The point is that I have every reason to believe that a single-level ruleset could produce a map which all of our other maps could align with to the same degree as the actual territory. I agree that my approach is reductionist. I'm not ready to comment on LDSL
From the inside, it feels like I want to know what's going on as a terminal value. I have often compared my desire to study physics to my desire to understand how computers work. I was never satisfied by the "it's just ones and zeros" explanation, which is not incorrect, but also doesn't help me understand why this object is able to turn code into programs. I needed to have examples of how you can build logic gates into adders and so on and have the tiers of abstraction that go from adders, etc to CPU instructions to compilers to applications, and I had a nagging confusion about using computers for years until I understood that chain at least a little bit. There is a satisfaction which comes with the dissolution of that nagging confusion which I refer to as joy.

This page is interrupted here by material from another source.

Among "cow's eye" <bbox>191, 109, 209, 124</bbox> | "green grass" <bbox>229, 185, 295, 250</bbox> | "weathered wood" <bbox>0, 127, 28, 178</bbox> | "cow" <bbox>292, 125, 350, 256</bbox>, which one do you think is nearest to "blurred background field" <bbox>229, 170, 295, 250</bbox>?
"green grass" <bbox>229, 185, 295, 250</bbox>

There's a lot to complain about when it comes to public education in the United States, but I at least felt like I got a good set of abstractions with which to explain my existence, which was a chain that went roughly Newtonian mechanics on top of organs on top of cells on top of proteins on top of DNA on top of chemistry on top of electromagnetism and quantum mechanics, the latter of which wasn't explained at all. I studied physics in college, and the only things I got out of it were a new toolset and an intuitive understanding for how magnets work. In graduate school, I actually completed the chain of atoms on top of standard model on top of field theory on top of quantum mechanics in a way that felt satisfying. Now I have a few hanging threads, which include that I understand how matter is built out of fields on top of spacetime, but I don't understand what spacetime actually is, and also the universe is full of dark matter which I don't have an explanation for.

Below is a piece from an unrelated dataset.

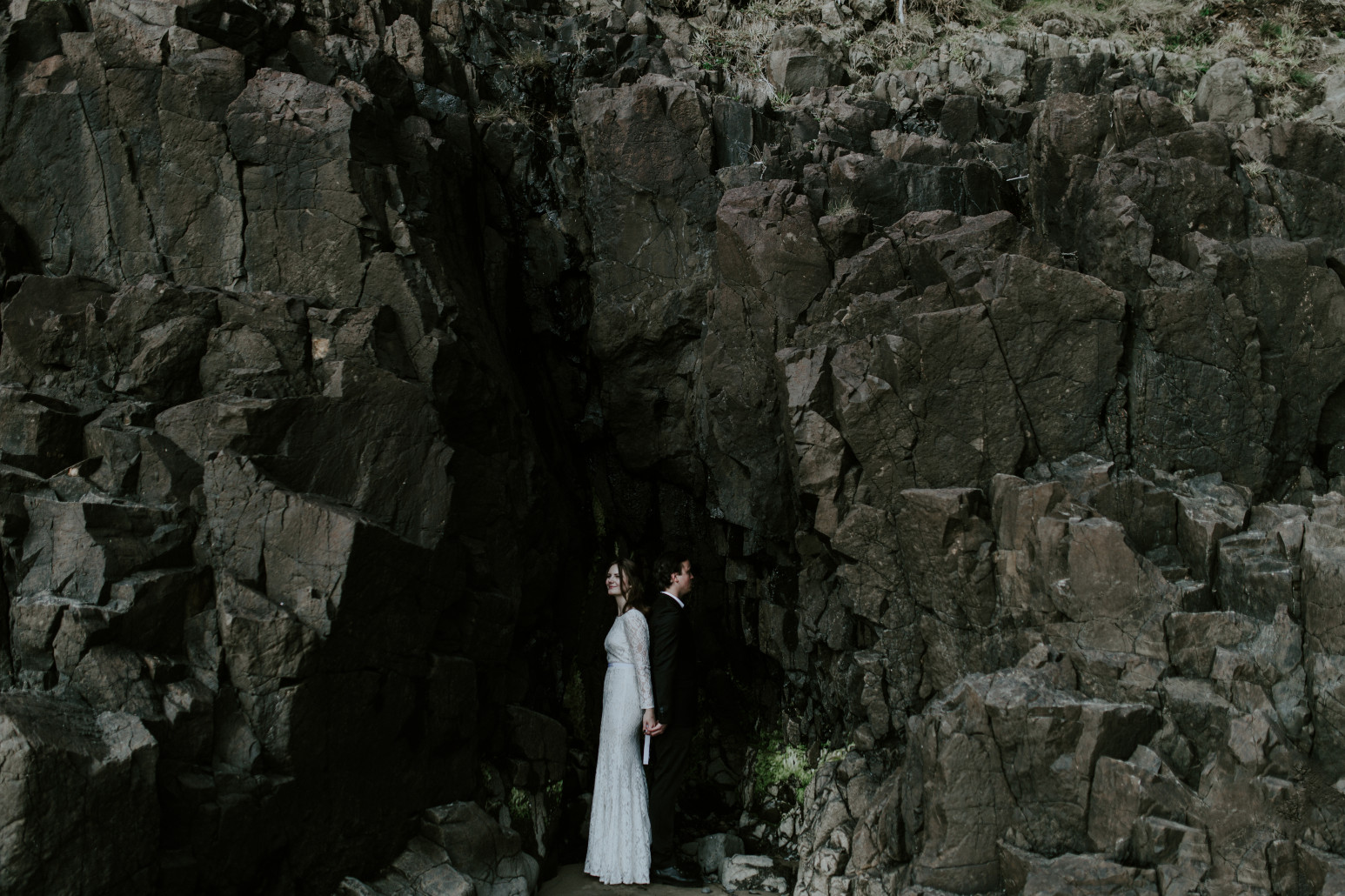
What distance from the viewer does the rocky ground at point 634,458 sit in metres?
8.04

I'm putting in my reaction to your original comment as I remember it in case it provides useful data for you. Please do not search for subtext or take this as a request for any sort of response; I'm just giving data at the risk of oversharing because I wonder if my reaction is at all indicative of the people downvoting.
I thought about downvoting because your comment seemed mean-spirited. I think the copypasta format and possibly the flippant use of an LLM made me defensive. I mostly decided I was mistaken about it being mean spirited because I don't think that you would post a mean comment on a post like this based on my limited-but-nonzero interaction with you. At that point, I either couldn't see what mixing epistemology in with the pale blue dot speech added to the discussion, or it didn't resonate with me, so I stopped thinking about it and left the comment alone.
I consider the lattice to be a regulator as well, but, semantics aside, thank you for the example.